A fact is the part of your data that indicates a specific occurrence or transaction. For
example, if your business sells flowers, some facts you would see in your data
warehouse are:

• Sold 30 roses in-store for $19.99

• Ordered 500 new flower pots from China for $1500

• Paid salary of cashier for this month $1000

Several numbers can describe each fact, and we call these numbers measures.
Some measures to describe the fact ‘ordered 500 new flower pots from China for
$1500’ are:
• Quantity ordered - 500

• Cost - $1500

When analysts are working with data, they perform calculations on measures (e.g.,
sum, maximum, average) to glean insights. For example, you may want to know the
average number of flower pots you order each month.

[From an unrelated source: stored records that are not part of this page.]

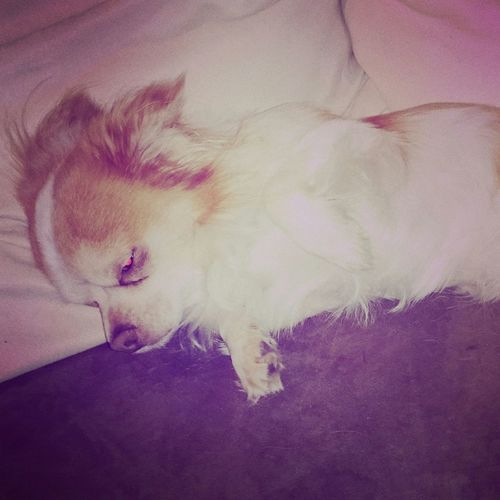 Dog Chiuaua Relaxing Relax Sleepy Sleep Chihuahua My dog - Wąski! First Eyeem Photo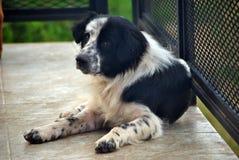 Trauriger und heimatloser Hund Lizenzfreie Stockfotografie
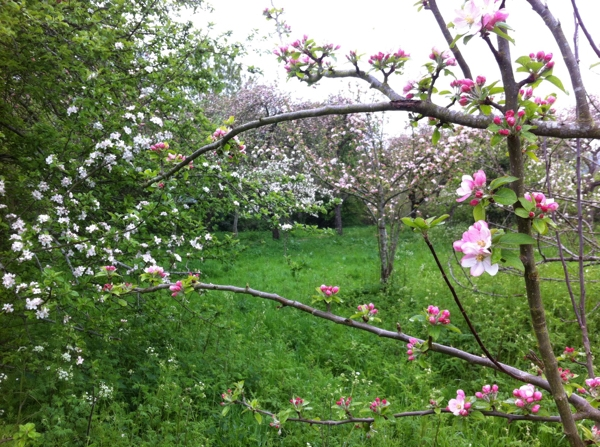 Free Fruit Trees for Radstock & Westfield
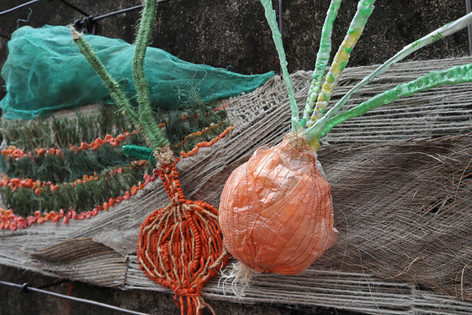 Onion in Pingtung
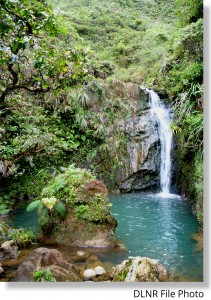 Kaluanui_Waterfall 1_Emma Yuen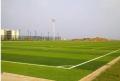 标准足球场草皮造价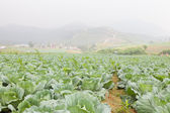 Rolnictwie kapusta — Zdjęcie stockowe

A dimension categorizes facts and measures and provides structured labeling


information for them - otherwise, they would just be a collection of unordered
numbers! Some dimensions to describe the fact ‘ordered 500 new flower pots from
China for $1500’ are:

• Country purchased from - China

• Time purchased - 1 pm

• Expected date of arrival - June 6th

You cannot perform calculations on dimensions explicitly, and doing so probably


would not be very helpful - how can you find the ‘average arrival date for orders’?
However, it is possible to create new measures from dimensions, and these are
useful. For example, if you know the average number of days between the order
date and arrival date, you can better plan stock purchases.

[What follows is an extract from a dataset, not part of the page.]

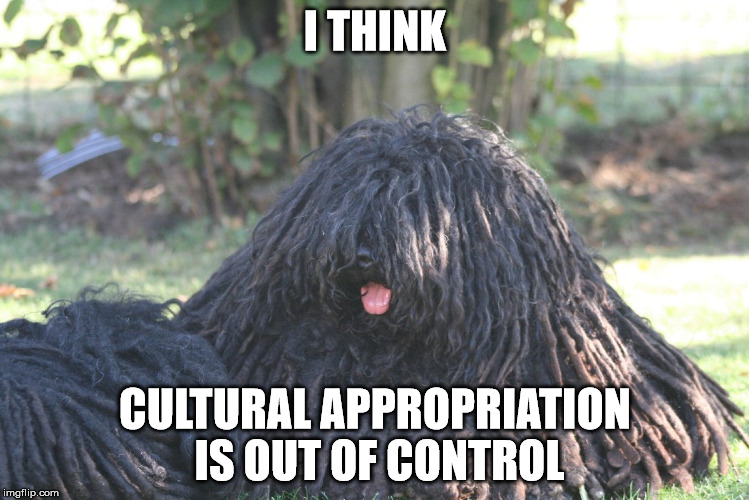 cultural appropriation | I THINK CULTURAL APPROPRIATION IS OUT OF CONTROL | image tagged in cultural appropriation | made w/ Imgflip meme maker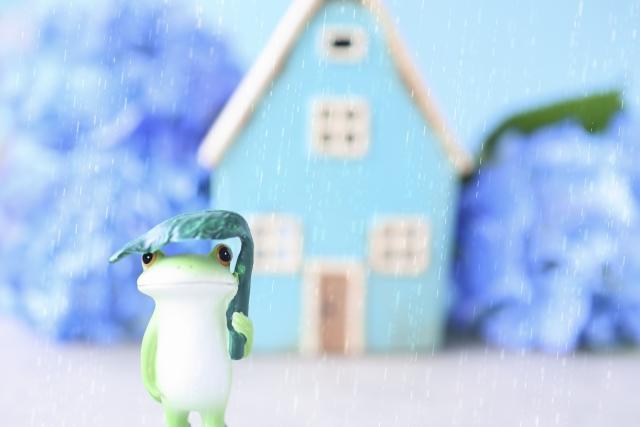 梅雨とカエル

Normalization and Denormalization


Normalization is the process of efficiently organizing data in a data warehouse (or
any other place that stores data). The main goals are to reduce data redundancy -
i.e., remove any duplicate data - and improve data integrity - i.e., improve the
accuracy of data. There are different levels of normalization and no consensus for
the ‘best’ method. However, all methods involve storing separate but related pieces
of information in different tables.

There are many benefits to normalization, such as:

• Faster searching and sorting on each table

• Simpler tables make data modification commands faster to write and execute

• Less redundant data means you save on disk space, and so you can collect
and store more data
Denormalization is the process of deliberately adding redundant copies or groups of
data to already normalized data. It is not the same as un-normalized data.
Denormalization improves the read performance and makes it much easier to
manipulate tables into forms you want. When analysts work with data warehouses,
they typically only perform reads on the data. Thus, denormalized data can save
them vast amounts of time and headaches.

Benefits of denormalization:

• Fewer tables minimize the need for table joins which speeds up data analysts’
workflow and leads them discovering more useful insights in the data

• Fewer tables simplify queries leading to fewer bugs

Data Models
It would be wildly inefficient to store all your data in one massive table. So, your data
warehouse contains many tables that you can join together to get specific
information. The main table is called a fact table, and dimension tables surround it.

The first step in designing a data warehouse is to build a conceptual data model that
defines the data you want and the high-level relationships between them.

OLAP vs. OLTP


Online transaction processing (OLTP) is characterized by short write transactions
that involve the front-end applications of an enterprise’s data architecture. OLTP
databases emphasize fast query processing and only deal with current data.
Businesses use these to capture information for business processes and provide
source data for the data warehouse.

Online analytical processing (OLAP) allows you to run complex read queries and
thus perform a detailed analysis of historical transactional data. OLAP systems help
to analyze the data in the data warehouse.